> **WHAT TO PRODUCE**: Among the entries below, copy only the span from the line containing "Northern Daily Times Monday" through the line containing "Slika 6 - Steve". Do so exactly, and skip the pictures.

[SUPPLIED MATERIAL — start]

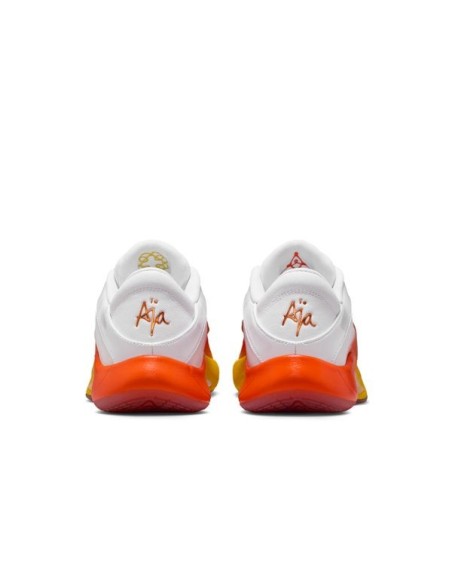 A'ONE "CANDY CORN QUEEN"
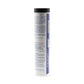 GREASES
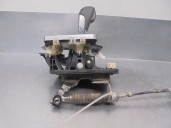 Recambio de palanca cambio para subaru xv 2.0 cat referencia OEM IAM 35121FJ000 35150FJ020 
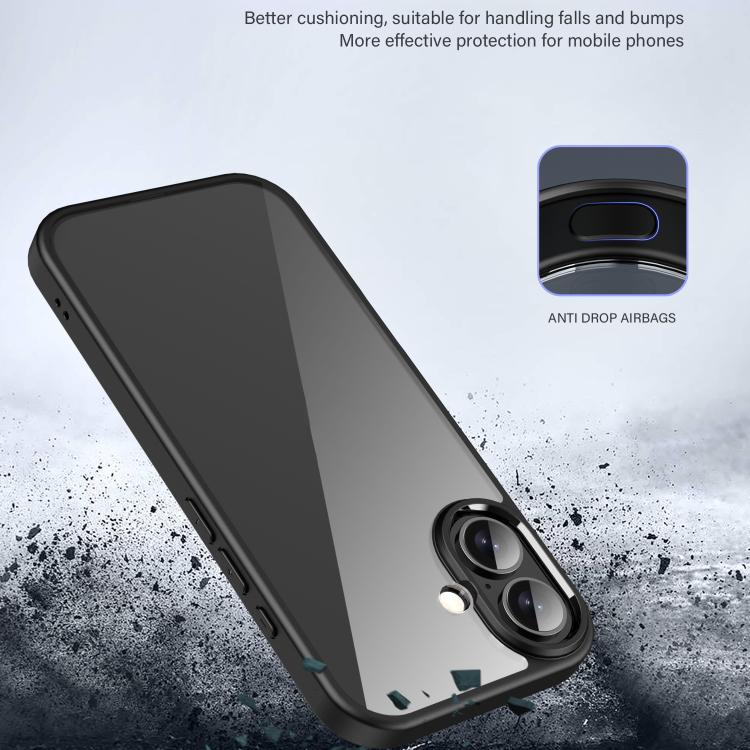 EDA008792403E_4.jpg@10d27051e8f53ce1e6bac474e2a6d939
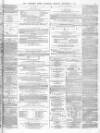 Northern Daily Times Monday 07 December 1857 Page 3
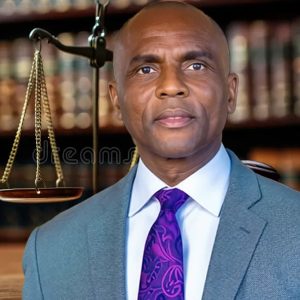 ex-nnpc-general-manager-okoronkwo-sentenced-to-more-than-7-years-in-us-over-$2.1m-bribe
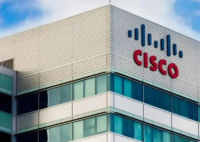 大連思科近300員工一夜失業(yè) 原因竟是這樣太無奈了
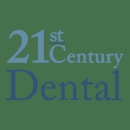 21st Century Dental - Springfield - Dentists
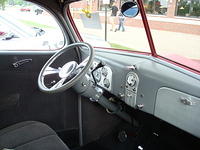 9709_136.JPG
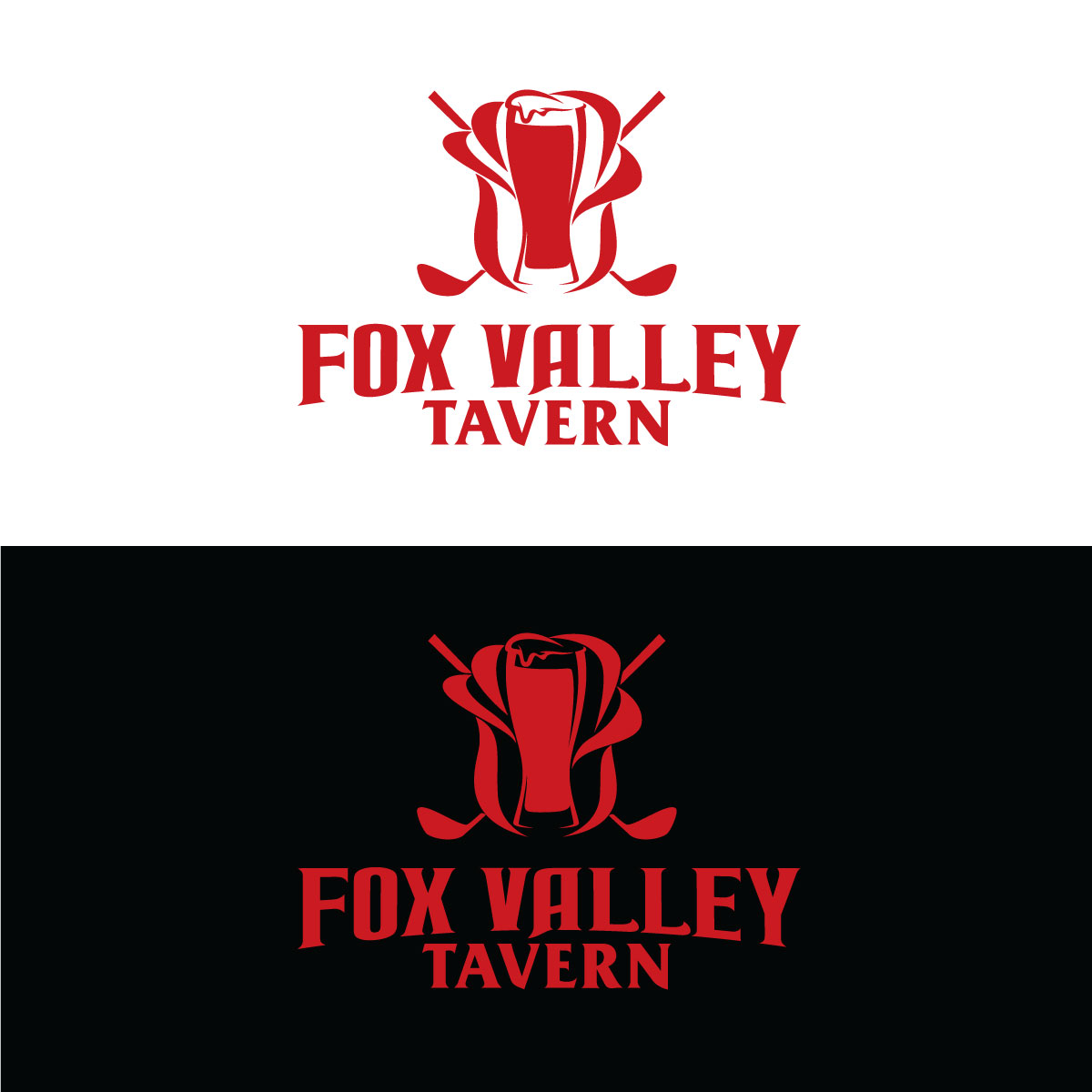 Diseño de Logo por prodesigns99 para Innovative Club Management | Diseño #34921699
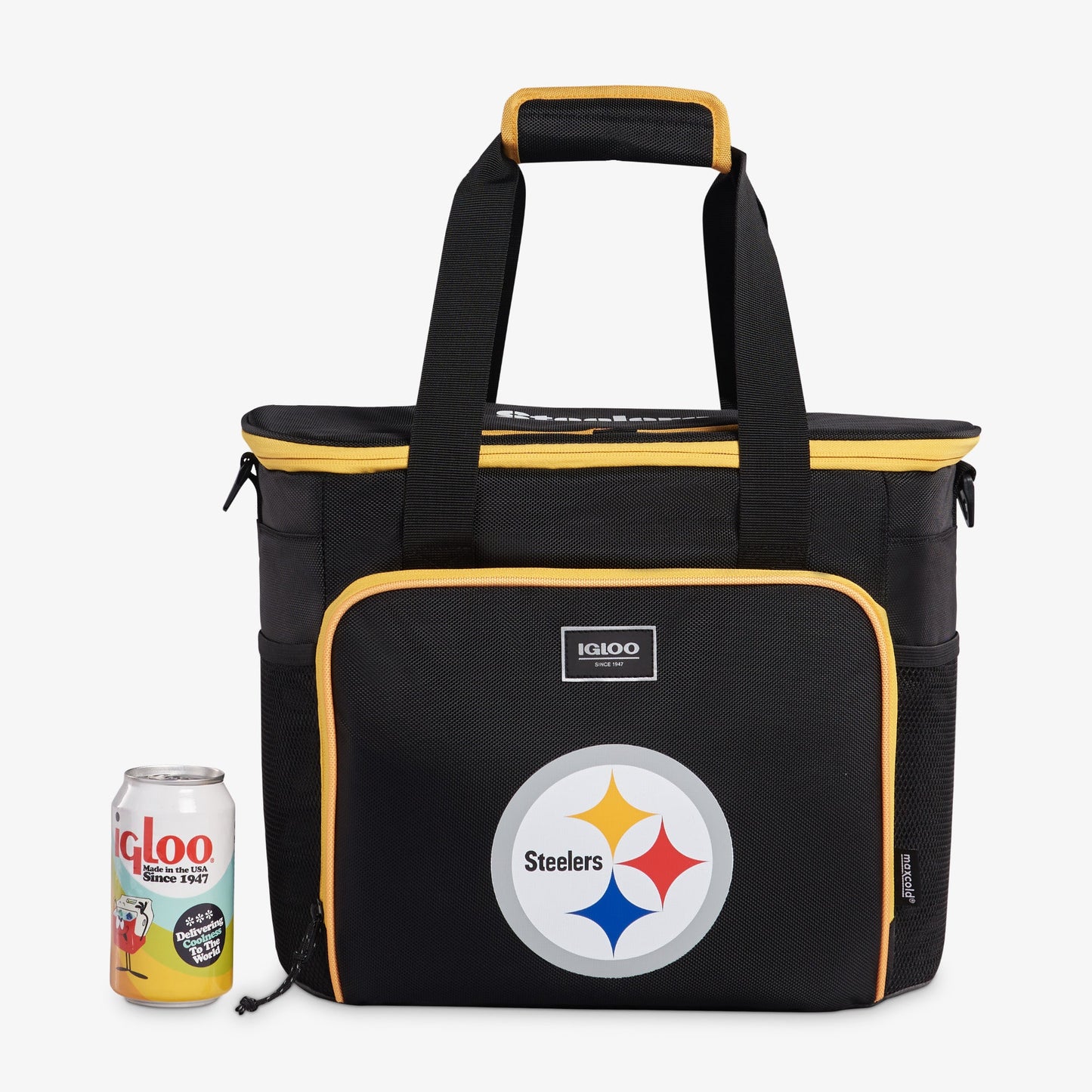 pittsburgh-steelers-tailgate-tote-b7 00027443-P.jpg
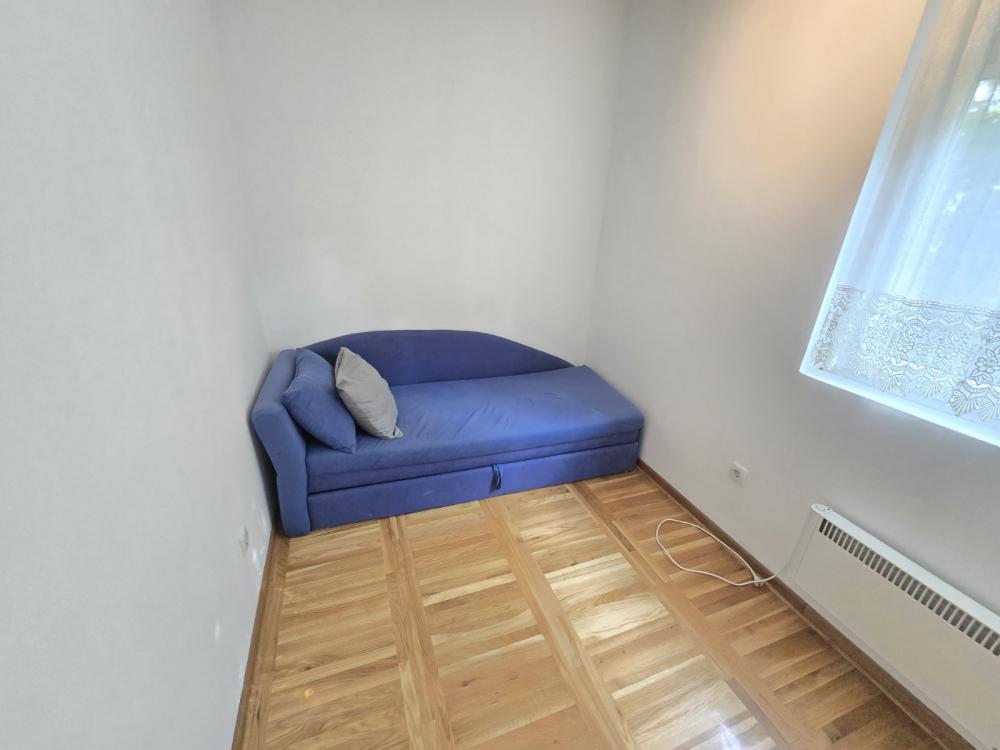 Slika 6 - Steve Žigona, Dvosoban stan za izdavanje, 36m2, 350€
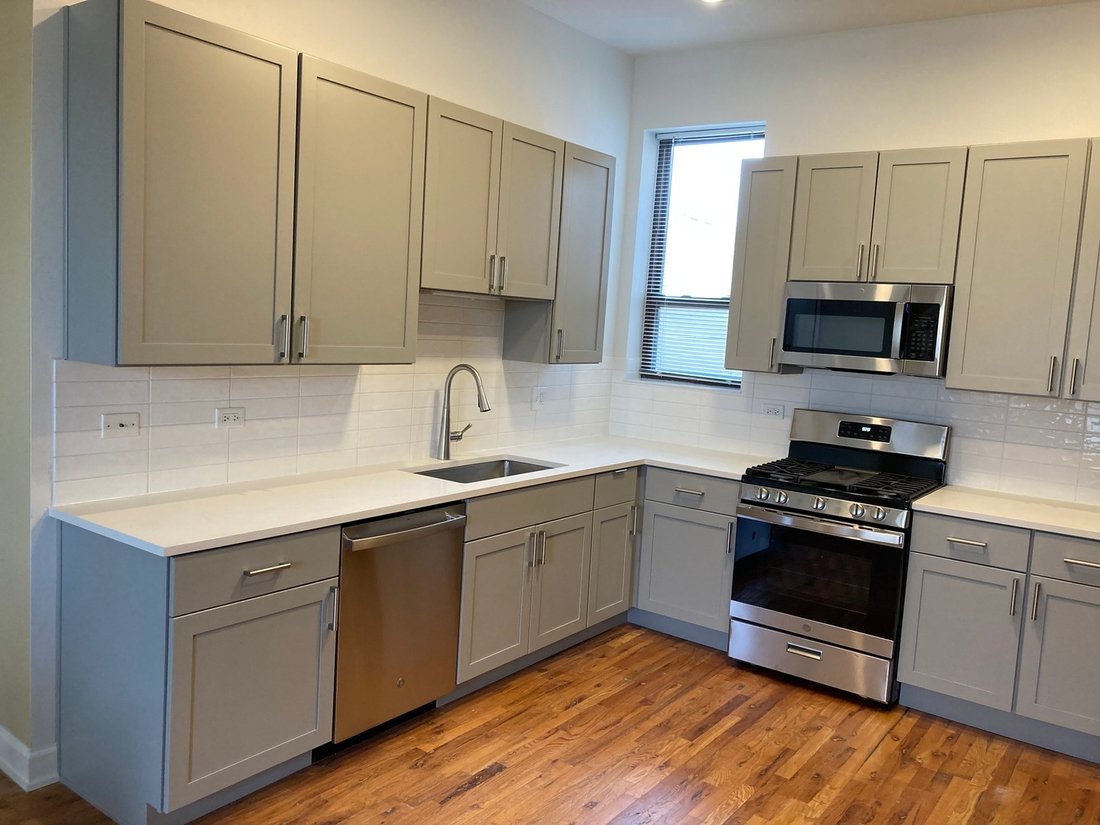 Chicago, Illinois, United States 5 - 17608781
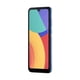 thumbnail image 4 of Smartphone Alcatel 1L Pro 32GB Azul 2GB Ram, 4 of 4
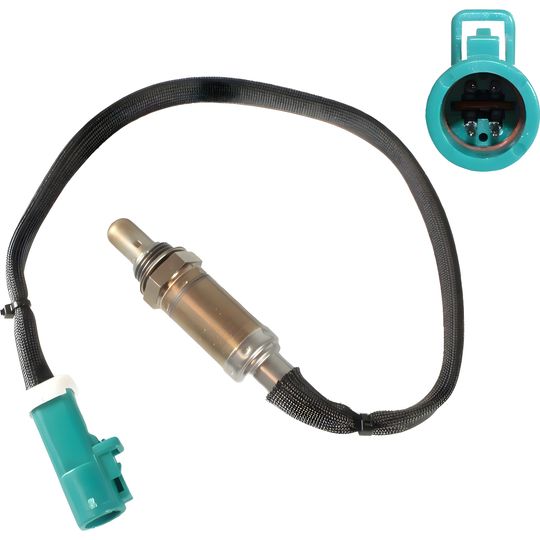 kemparts-sensor-de-oxigeno-despues-del-convertidor-catalitico-ford-escort-2000-2001-escort-l4-2-0l-0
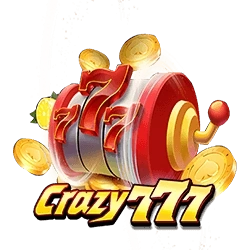 Samba
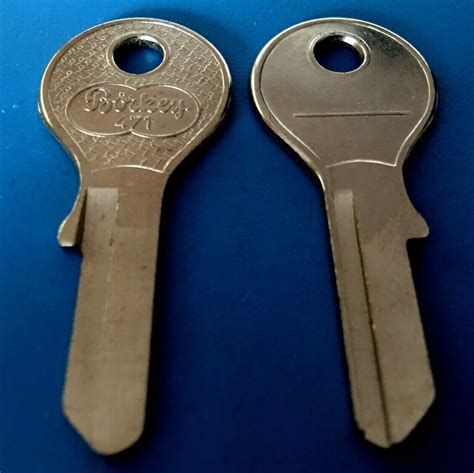 DKW DKW JapaneseClass.jp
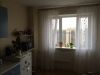 Сдам квартиру на Парнасе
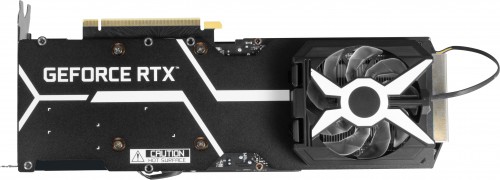 KFA2 GeForce RTX 3080 Ti 38IOM5MD99DK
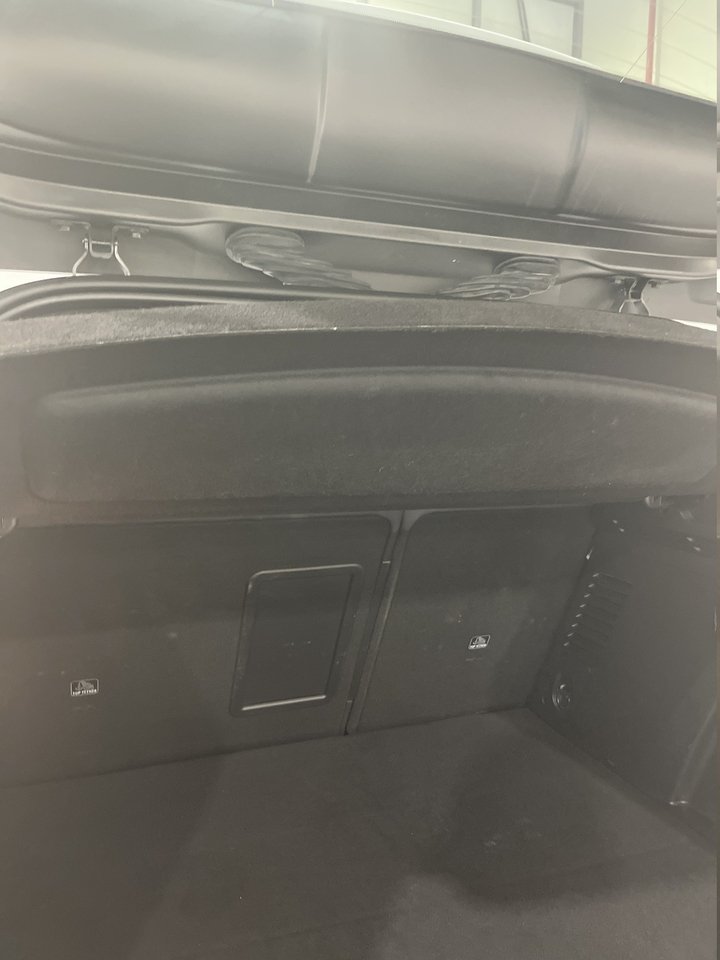Peugeot 3008 — photo 53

[SUPPLIED MATERIAL — finish]

> **EXERCISE RESPONSE**:
 Northern Daily Times Monday 07 December 1857 Page 3
 ex-nnpc-general-manager-okoronkwo-sentenced-to-more-than-7-years-in-us-over-$2.1m-bribe
 大連思科近300員工一夜失業(yè) 原因竟是這樣太無奈了
 21st Century Dental - Springfield - Dentists
 9709_136.JPG
 Diseño de Logo por prodesigns99 para Innovative Club Management | Diseño #34921699
 pittsburgh-steelers-tailgate-tote-b7 00027443-P.jpg
 Slika 6 - Steve Žigona, Dvosoban stan za izdavanje, 36m2, 350€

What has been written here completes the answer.